● **CONSIGNE 1**:
Recopie à l'identique les entrées, de la ligne qui contient "What is the gap" jusqu'à celle qui contient "78.5 inches", incluse.
● **CONSIGNE 2**:
Poursuis l'article sur les données publiques et les données personnelles à partir de sa dernière phrase.

● **TEXTE EXTRAIT**:
Données publiques et données personnelles : un « mariage pour tous » aux limites de la légalité

D’ici deux ans, soit à partir du 18 juillet 2015, les Etats membres de l’Union européenne doivent transposer la nouvelle directive « Réutilisation des informations du secteur public ». Mais des pays comme la France s’organisent
déjà via Etalab, sous la « surveillance » de la Cnil.

Par Winston Maxwell, avocat associé Hogan Lovells LLP

L’Union européenne vient d’adopter une directive rendant obligatoire la libre réutilisation de données du secteur public. Cette directive modifie la directive de 2003 (1), qui avait déjà établi un cadre européen pour la réutilisation de données du secteur public, mais qui n’a pas rendu cette réutilisation obligatoire. La nouvelle directive « Réutilisation des informations du secteur public » du 26 juin 2013 (2) vient renforcer la politique « Open Data » de la Commission européenne telle qu’exprimée dans sa communication « Ouverture des données publiques »
du 12 décembre 2011 (3).

L’anonyme peut être ré-identifié
L’objectif est double : d’une part, renforcer la transparence du gouvernement à l’égard du citoyen ; d’autre part, contribuer à l’innovation et à la croissance. Comme l’a constaté le rapport Colin & Collin sur la fiscalité numérique (4), les données massives détenues par les administrations et les grandes entreprises constituent une source de richesse considérable. Il ne s’agit pas seulement d’accorder un accès à quelques chercheurs triés sur le volet, mais plutôt de rendre les données accessibles à toute société qui en ferait
la demande. La directive du 26 juin 2013 adopte cette philosophie car les Etats membres devront – à partir du 18 juillet 2015 – rendre des données accessibles pour une réutilisation à des fins commerciales ou non. Cette vision large du Open Data est déjà appliquée par le gouvernement français, via la mission Etalab à laquelle participent Google, Microsoft ou encore Orange dans le cadre de son programme Dataconnexions (voir encadré page suivante). Une semaine après l’adoption de la nouvelle directive, le groupe « Article 29 » des « Cnil » européennes (« G29 ») a publié un avis mettant les Etats membres en garde contre une lecture trop extensive de la nouvelle directive (5).
Il a en effet rappelé que la nouvelle directive sur la réutilisation des données du secteur public ne dérogeait pas aux règles sur la protection des données personnelles : une communication de données dans le cadre d’une initiative Open Data ne peut être envisagée que si l’ensemble des conditions de protection des données personnelles
sont réunies.

● **DONNÉES DE TRAVAIL**:
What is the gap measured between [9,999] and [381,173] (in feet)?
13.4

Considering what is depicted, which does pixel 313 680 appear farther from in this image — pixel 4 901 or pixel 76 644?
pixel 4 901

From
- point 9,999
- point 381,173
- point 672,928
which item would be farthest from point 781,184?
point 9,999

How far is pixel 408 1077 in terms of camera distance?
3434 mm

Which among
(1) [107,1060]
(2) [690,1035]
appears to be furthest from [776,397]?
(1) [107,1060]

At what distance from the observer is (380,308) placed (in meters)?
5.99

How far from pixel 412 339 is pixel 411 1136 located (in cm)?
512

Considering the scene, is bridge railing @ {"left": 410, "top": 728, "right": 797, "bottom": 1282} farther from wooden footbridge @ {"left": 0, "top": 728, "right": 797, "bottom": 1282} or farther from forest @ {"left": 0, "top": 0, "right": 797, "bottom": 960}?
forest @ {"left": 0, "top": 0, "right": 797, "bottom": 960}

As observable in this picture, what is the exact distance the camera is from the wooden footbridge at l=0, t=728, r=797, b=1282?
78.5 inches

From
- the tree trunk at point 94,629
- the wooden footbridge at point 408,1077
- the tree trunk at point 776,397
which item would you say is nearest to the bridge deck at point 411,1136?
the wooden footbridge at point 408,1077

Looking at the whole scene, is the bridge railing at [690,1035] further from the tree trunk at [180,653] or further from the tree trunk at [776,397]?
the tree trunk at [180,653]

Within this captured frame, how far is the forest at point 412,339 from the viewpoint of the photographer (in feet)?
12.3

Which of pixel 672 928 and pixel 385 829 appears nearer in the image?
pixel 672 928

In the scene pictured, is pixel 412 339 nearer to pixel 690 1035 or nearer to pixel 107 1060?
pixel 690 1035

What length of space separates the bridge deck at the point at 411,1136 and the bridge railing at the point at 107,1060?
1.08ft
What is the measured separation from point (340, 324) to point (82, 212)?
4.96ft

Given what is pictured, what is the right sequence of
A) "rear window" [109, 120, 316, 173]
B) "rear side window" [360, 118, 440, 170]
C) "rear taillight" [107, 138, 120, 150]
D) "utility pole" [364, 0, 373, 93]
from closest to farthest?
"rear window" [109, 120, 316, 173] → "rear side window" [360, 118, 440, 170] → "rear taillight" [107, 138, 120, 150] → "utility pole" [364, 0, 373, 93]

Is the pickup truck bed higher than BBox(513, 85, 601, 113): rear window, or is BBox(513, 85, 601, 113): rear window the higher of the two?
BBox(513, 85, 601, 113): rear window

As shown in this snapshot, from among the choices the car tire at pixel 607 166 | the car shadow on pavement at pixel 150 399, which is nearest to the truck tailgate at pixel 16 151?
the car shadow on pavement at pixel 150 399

* * *

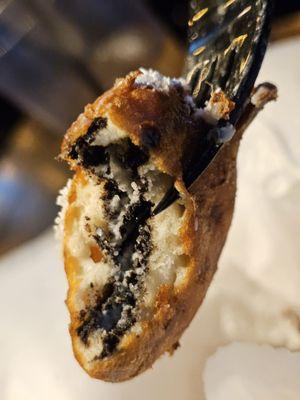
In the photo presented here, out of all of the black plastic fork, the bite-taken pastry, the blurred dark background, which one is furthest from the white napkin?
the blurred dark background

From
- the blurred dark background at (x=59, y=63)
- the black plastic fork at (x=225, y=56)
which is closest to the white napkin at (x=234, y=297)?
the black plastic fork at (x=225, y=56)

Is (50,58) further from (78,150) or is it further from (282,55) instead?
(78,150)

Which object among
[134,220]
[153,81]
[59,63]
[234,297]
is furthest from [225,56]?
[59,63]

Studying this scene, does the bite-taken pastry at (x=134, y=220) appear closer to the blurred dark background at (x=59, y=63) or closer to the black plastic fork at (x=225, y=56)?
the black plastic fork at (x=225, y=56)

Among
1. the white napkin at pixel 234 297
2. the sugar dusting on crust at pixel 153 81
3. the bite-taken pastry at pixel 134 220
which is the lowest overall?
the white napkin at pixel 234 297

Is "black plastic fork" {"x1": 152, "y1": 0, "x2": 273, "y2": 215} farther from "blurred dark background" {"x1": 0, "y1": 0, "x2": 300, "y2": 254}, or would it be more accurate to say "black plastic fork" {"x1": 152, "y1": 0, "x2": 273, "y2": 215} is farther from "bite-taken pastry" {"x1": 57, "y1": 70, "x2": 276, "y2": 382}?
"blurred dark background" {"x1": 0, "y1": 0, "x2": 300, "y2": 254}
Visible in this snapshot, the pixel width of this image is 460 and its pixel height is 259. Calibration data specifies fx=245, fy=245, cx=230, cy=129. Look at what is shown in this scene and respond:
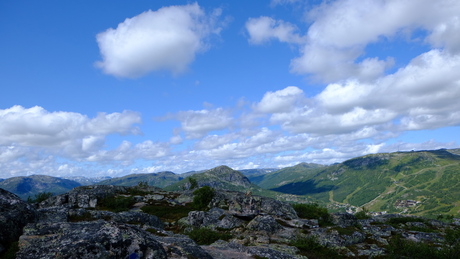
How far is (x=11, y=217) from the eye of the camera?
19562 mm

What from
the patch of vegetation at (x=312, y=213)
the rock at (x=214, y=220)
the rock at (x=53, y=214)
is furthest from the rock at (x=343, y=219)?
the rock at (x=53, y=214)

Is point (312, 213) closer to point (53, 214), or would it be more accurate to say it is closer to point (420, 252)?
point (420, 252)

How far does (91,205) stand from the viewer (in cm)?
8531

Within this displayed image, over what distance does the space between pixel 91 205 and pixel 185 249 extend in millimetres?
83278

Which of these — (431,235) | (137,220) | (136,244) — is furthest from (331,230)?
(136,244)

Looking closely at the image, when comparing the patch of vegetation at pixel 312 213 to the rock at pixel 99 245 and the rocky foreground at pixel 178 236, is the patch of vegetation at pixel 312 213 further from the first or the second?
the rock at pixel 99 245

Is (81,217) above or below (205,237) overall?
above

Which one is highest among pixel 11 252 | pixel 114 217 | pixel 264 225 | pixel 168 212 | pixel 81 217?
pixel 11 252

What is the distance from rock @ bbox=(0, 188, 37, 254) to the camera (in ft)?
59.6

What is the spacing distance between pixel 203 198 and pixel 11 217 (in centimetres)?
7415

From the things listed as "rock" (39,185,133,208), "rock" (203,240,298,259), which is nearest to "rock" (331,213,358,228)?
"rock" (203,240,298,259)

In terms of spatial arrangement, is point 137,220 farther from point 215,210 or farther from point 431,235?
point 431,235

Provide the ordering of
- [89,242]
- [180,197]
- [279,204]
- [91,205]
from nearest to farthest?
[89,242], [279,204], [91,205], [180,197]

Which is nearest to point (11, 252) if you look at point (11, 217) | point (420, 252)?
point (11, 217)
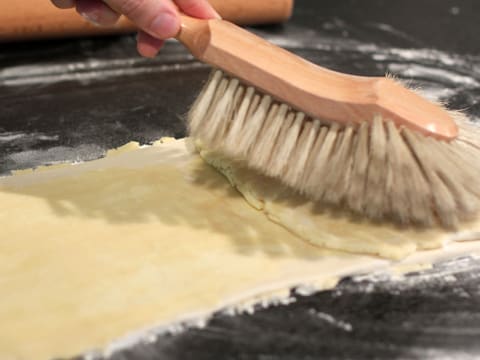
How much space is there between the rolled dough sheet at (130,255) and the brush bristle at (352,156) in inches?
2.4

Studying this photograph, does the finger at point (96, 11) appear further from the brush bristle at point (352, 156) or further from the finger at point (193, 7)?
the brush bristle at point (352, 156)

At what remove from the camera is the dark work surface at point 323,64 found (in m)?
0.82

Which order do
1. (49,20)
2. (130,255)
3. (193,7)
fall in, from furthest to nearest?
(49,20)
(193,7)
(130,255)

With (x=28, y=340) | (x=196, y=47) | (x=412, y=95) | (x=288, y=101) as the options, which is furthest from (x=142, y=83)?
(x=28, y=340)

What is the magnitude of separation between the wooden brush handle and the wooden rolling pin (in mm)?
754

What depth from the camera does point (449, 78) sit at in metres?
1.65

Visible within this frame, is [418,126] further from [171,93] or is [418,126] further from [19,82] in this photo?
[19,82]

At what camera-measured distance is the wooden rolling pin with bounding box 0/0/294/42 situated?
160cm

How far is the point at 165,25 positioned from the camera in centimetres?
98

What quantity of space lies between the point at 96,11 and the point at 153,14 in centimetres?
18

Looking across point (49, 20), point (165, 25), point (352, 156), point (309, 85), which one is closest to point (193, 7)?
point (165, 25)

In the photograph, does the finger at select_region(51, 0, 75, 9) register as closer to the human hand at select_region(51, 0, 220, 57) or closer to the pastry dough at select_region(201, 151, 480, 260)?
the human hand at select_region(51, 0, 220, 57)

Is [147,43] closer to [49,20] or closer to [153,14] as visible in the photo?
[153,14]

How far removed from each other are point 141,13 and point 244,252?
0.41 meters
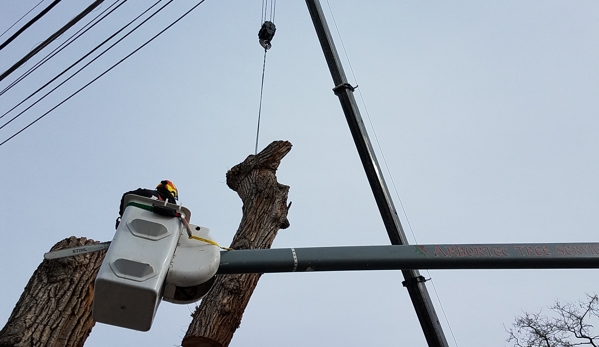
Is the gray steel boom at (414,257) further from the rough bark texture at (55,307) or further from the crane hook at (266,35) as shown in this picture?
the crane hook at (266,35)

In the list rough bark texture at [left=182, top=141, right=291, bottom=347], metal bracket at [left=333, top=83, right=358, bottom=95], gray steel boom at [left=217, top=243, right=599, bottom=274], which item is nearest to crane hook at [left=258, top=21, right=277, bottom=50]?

--

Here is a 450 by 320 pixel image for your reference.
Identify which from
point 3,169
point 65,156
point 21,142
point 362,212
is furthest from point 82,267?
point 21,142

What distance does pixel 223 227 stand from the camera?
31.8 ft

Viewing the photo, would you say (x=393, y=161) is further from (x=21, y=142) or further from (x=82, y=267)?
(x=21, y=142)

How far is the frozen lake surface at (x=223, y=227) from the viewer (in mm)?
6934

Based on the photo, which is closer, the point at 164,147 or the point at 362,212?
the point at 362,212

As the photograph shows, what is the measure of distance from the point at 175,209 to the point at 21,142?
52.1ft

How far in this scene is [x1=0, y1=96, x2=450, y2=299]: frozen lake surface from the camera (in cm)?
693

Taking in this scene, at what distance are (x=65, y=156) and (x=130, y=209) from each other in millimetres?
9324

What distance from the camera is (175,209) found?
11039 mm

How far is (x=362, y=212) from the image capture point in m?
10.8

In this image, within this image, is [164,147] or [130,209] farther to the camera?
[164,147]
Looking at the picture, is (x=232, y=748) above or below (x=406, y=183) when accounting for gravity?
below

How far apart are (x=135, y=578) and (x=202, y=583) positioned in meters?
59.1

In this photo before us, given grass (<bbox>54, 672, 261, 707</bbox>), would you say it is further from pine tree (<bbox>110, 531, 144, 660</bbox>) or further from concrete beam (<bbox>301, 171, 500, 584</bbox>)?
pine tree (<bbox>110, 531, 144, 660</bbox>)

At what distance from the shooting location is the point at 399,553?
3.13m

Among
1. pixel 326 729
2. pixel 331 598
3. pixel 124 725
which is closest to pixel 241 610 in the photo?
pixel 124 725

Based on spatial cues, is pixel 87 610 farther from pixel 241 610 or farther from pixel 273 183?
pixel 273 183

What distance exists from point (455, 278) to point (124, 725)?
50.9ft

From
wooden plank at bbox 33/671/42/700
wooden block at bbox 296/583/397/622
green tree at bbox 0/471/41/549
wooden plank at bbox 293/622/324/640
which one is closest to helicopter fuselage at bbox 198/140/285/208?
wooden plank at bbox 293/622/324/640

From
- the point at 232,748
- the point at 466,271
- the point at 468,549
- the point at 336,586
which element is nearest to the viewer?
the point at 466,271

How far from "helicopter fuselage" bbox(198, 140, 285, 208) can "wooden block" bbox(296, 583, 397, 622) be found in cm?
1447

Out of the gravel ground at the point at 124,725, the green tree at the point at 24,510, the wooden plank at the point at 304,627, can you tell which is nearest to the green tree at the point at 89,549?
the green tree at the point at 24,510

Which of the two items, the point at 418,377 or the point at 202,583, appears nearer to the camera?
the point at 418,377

● **RÉPONSE 1**:
What is the gap measured between [9,999] and [381,173] (in feet)?
13.4

Considering what is depicted, which does pixel 313 680 appear farther from in this image — pixel 4 901 or pixel 76 644?
pixel 4 901

From
- point 9,999
- point 381,173
- point 672,928
which item would be farthest from point 781,184?
point 9,999

How far is pixel 408 1077 in terms of camera distance?
3434 mm

Which among
(1) [107,1060]
(2) [690,1035]
appears to be furthest from [776,397]?
(1) [107,1060]

At what distance from the observer is (380,308) placed (in meters)?
5.99

How far from pixel 412 339 is pixel 411 1136 located (in cm)?
512

Considering the scene, is bridge railing @ {"left": 410, "top": 728, "right": 797, "bottom": 1282} farther from wooden footbridge @ {"left": 0, "top": 728, "right": 797, "bottom": 1282} or farther from forest @ {"left": 0, "top": 0, "right": 797, "bottom": 960}?
forest @ {"left": 0, "top": 0, "right": 797, "bottom": 960}

As observable in this picture, what is the exact distance the camera is from the wooden footbridge at l=0, t=728, r=797, b=1282?
78.5 inches

● **RÉPONSE 2**:
• Anonymisation ou pas ? La législation en matière de protection des données personnelles ne s’applique pas aux données anonymes. Mais attention à la fausse anonymisation ! De nombreuses études scientifiques montrent que des données en apparence anonymes peuvent faire l’objet d’une ré-identification en croisant les données avec de nombreuses autres sources, et en appliquant des algorithmes de probabilité statistique. De plus, la ré-identification de données anonymes est une science évolutive. Les données qui sont anonymes aujourd’hui ne le seront peut-être plus dans un an, en raison d’évolutions dans les techniques de ré-identification. Le G29 préconise d’effectuer des tests de ré-identification avant de déclarer une base de données anonyme, et donc hors du champ de la régulation des données personnelles.

• Données non anonymes : forcément exclues du Open Data ? Même si l’anonymisation totale est la situation préférée des autorités, une anonymisation partielle ou imparfaite peut être envisagée. Les chercheurs et sociétés innovantes auront souvent besoin d’accès à des données individualisées afin de créer des applications innovantes. Ces données individualisées – par exemple les temps de trajet des Franciliens dans le métro parisien – constituent des données à caractère personnel, même si l’identité réelle de l’individu reste cachée. Pour ces données partiellement anonymisées, le G29 préconise une série de mesures avant d’envisager leur ouverture au public.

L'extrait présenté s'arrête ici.